-- PROBLEM TO SOLVE --
Set down the data that follows again, exactly as written.

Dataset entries
.....

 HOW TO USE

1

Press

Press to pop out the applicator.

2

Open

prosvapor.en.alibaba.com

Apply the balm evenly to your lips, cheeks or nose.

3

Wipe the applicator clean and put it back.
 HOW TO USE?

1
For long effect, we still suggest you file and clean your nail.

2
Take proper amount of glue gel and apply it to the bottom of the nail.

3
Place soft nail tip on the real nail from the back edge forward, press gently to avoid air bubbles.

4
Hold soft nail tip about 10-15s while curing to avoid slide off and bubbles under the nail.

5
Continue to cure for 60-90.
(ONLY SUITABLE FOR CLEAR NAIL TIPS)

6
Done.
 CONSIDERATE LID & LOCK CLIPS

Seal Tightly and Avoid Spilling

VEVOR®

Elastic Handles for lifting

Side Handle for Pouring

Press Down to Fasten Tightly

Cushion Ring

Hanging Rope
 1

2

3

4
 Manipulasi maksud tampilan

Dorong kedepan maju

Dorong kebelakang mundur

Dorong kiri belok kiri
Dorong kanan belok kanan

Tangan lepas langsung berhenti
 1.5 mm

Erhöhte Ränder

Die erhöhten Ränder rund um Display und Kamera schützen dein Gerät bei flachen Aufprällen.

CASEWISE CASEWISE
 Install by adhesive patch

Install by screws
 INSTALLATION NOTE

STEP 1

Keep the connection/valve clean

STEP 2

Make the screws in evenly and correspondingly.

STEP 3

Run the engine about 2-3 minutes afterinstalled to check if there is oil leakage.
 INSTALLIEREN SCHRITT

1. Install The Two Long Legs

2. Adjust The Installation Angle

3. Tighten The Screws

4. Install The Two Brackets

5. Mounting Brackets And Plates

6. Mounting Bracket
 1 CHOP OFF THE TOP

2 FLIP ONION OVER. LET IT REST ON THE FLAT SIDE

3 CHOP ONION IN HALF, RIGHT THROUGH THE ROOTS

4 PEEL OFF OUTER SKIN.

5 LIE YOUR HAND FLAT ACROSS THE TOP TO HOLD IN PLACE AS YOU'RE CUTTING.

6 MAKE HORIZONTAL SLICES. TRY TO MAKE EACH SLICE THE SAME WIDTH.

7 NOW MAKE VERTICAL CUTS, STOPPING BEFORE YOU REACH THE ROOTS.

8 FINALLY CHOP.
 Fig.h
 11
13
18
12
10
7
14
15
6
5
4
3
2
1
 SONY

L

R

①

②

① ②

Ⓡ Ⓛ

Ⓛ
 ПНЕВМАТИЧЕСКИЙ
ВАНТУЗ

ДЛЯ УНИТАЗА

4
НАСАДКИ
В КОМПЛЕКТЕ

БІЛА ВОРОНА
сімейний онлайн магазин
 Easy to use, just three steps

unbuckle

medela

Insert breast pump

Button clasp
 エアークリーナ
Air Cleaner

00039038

.....

-- REPLY TO THE TASK --
 HOW TO USE

1

Press

Press to pop out the applicator.

2

Open

prosvapor.en.alibaba.com

Apply the balm evenly to your lips, cheeks or nose.

3

Wipe the applicator clean and put it back.
 HOW TO USE?

1
For long effect, we still suggest you file and clean your nail.

2
Take proper amount of glue gel and apply it to the bottom of the nail.

3
Place soft nail tip on the real nail from the back edge forward, press gently to avoid air bubbles.

4
Hold soft nail tip about 10-15s while curing to avoid slide off and bubbles under the nail.

5
Continue to cure for 60-90.
(ONLY SUITABLE FOR CLEAR NAIL TIPS)

6
Done.
 CONSIDERATE LID & LOCK CLIPS

Seal Tightly and Avoid Spilling

VEVOR®

Elastic Handles for lifting

Side Handle for Pouring

Press Down to Fasten Tightly

Cushion Ring

Hanging Rope
 1

2

3

4
 Manipulasi maksud tampilan

Dorong kedepan maju

Dorong kebelakang mundur

Dorong kiri belok kiri
Dorong kanan belok kanan

Tangan lepas langsung berhenti
 1.5 mm

Erhöhte Ränder

Die erhöhten Ränder rund um Display und Kamera schützen dein Gerät bei flachen Aufprällen.

CASEWISE CASEWISE
 Install by adhesive patch

Install by screws
 INSTALLATION NOTE

STEP 1

Keep the connection/valve clean

STEP 2

Make the screws in evenly and correspondingly.

STEP 3

Run the engine about 2-3 minutes afterinstalled to check if there is oil leakage.
 INSTALLIEREN SCHRITT

1. Install The Two Long Legs

2. Adjust The Installation Angle

3. Tighten The Screws

4. Install The Two Brackets

5. Mounting Brackets And Plates

6. Mounting Bracket
 1 CHOP OFF THE TOP

2 FLIP ONION OVER. LET IT REST ON THE FLAT SIDE

3 CHOP ONION IN HALF, RIGHT THROUGH THE ROOTS

4 PEEL OFF OUTER SKIN.

5 LIE YOUR HAND FLAT ACROSS THE TOP TO HOLD IN PLACE AS YOU'RE CUTTING.

6 MAKE HORIZONTAL SLICES. TRY TO MAKE EACH SLICE THE SAME WIDTH.

7 NOW MAKE VERTICAL CUTS, STOPPING BEFORE YOU REACH THE ROOTS.

8 FINALLY CHOP.
 Fig.h
 11
13
18
12
10
7
14
15
6
5
4
3
2
1
 SONY

L

R

①

②

① ②

Ⓡ Ⓛ

Ⓛ
 ПНЕВМАТИЧЕСКИЙ
ВАНТУЗ

ДЛЯ УНИТАЗА

4
НАСАДКИ
В КОМПЛЕКТЕ

БІЛА ВОРОНА
сімейний онлайн магазин
 Easy to use, just three steps

unbuckle

medela

Insert breast pump

Button clasp
 エアークリーナ
Air Cleaner

00039038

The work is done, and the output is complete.